El mandamiento de Dios y la tradición de los hombres

DOMINGO XXII

Mc 7, 1-23

mandamientosLos fariseos con algunos escribas llegaron de Jerusalén y se acercaron a Jesús y vieron que algunos de sus discípulos comían con manos impuras, es decir sin lavar. Los fariseos, en efecto, y los judíos en general, no comen sin lavarse antes cuidadosamente las manos, siguiendo la tradición de sus antepasados; y al volver del mercado, no comen sin hacer primero las abluciones. Además, hay muchas otras prácticas a las que están aferrados por tradición, como el lavado de los vasos, de las jarras de la vajilla de bronce y de las camas.

Entonces los fariseos y los escribas preguntaron a Jesús: «¿Por qué tus discípulos no proceden de acuerdo con la tradición de nuestros antepasados, sino que comen con las manos impuras?»  

El les respondió: «¡Hipócritas! Bien profetizó de ustedes Isaías, en el pasaje de la Escritura que dice: “Este pueblo me honra con los labios, pero su corazón está lejos de mí, en vano me rinden culto: las doctrinas que enseñan no son sino preceptos humanos”. Ustedes dejan de lado el mandamiento de Dios por seguir la tradición de los hombres.»

Y llamando otra vez a la gente, le dijo: «Escúchenme todos y entiéndanlo bien. Ninguna cosa externa que entra en el hombre puede mancharlo; lo que lo hace impuro es aquello que sale del hombre. Porque es del interior, del corazón de los hombres, de donde provienen las malas intenciones, las fornicaciones, los robos, los homicidios, los adulterios, la avaricia, la maldad, los engaños, las deshonestidades, la envidia, la difamación, el orgullo, el desatino. Todas estas cosas malas proceden del interior y son las que manchan al hombre».

Este pasaje de los evangelios nos presenta a Jesús enseñando a sus discípulos a distinguir entre los mandamientos de Dios y las tradiciones que habían recibido de sus antepasados. El Señor, en su afán por liberar a sus hermanos de las pesadas cargas con las que eran agobiados, además de preocuparse por los injustos impuestos y las iniquidades con las que se los sometía, está atento a otras servidumbres, más sutiles, pero quizás más pesadas: mandatos y tradiciones que legitimaban aquellas formas de opresión.

- **REGISTROS**:
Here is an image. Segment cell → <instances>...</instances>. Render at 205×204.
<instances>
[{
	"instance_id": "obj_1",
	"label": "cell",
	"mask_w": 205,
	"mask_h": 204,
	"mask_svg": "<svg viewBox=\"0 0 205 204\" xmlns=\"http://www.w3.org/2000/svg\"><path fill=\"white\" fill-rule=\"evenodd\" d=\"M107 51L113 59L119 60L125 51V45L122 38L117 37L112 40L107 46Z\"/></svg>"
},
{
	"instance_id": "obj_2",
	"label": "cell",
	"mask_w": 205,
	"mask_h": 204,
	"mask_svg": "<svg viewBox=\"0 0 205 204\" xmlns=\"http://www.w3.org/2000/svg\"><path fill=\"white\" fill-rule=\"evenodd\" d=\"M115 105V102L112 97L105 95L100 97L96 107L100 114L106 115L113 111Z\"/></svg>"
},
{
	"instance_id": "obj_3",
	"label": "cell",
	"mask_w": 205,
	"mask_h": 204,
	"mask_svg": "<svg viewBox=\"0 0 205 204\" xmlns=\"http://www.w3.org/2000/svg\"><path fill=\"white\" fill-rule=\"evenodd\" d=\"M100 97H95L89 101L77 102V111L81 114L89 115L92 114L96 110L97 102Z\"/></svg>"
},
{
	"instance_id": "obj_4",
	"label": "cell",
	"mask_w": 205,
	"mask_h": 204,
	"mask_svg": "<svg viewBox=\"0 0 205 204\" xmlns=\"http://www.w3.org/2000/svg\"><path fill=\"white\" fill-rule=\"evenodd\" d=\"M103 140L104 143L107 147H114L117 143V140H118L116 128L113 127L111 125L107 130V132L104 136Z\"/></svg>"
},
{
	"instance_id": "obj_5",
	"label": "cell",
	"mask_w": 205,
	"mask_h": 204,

- **TAREA 1**:
En el pasaje sobre el mandamiento de Dios y la tradición de los hombres, ¿de qué ciudad llegaron los fariseos y los escribas?
- **TAREA 2**:
Resume en tres oraciones el pasaje sobre el mandamiento de Dios y la tradición de los hombres.
- **TAREA 3**:
Continúa el pasaje sobre el mandamiento de Dios y la tradición de los hombres a partir de su última oración.

- **RESPUESTA 1**:
De Jerusalén.

- **RESPUESTA 2**:
Los fariseos y los escribas le preguntaron a Jesús por qué sus discípulos comían con las manos sin lavar, en contra de la tradición de los antepasados. Jesús les respondió con palabras de Isaías y les dijo que dejaban de lado el mandamiento de Dios por seguir la tradición de los hombres, y luego explicó a la gente que al hombre no lo mancha lo que entra en él, sino lo malo que sale de su corazón. El comentario final dice que Jesús enseña a distinguir los mandamientos de Dios de las tradiciones heredadas y que está atento a mandatos y tradiciones que legitimaban formas de opresión.

- **RESPUESTA 3**:
En nuestro tiempo, la sociología, la psicología y otras ciencias humanas, nos permiten comprender con mayor claridad hasta qué punto determinadas creencias o concepciones de la vida, pueden convertirse en instrumentos de dominación de las personas. Por ejemplo, una visión distorsionada del valor de la mujer y su papel en la sociedad ha sido la clave para justificar el machismo que durante siglos fue aceptado como normal.

La mirada de Jesús desenmascara esas trampas. Su amor a Dios y a sus hermanos le permite ver más allá y descubrir esos hilos invisibles con los cuales eran sometidos los hombres y mujeres de su pueblo. Seguir a Jesús implicaba experimentar la paz que nacía en sus corazones al comprender que aquello que les presentaban como mandatos de Dios eran solo tradiciones humanas; costumbres que se habían convertido en cargas difíciles de llevar.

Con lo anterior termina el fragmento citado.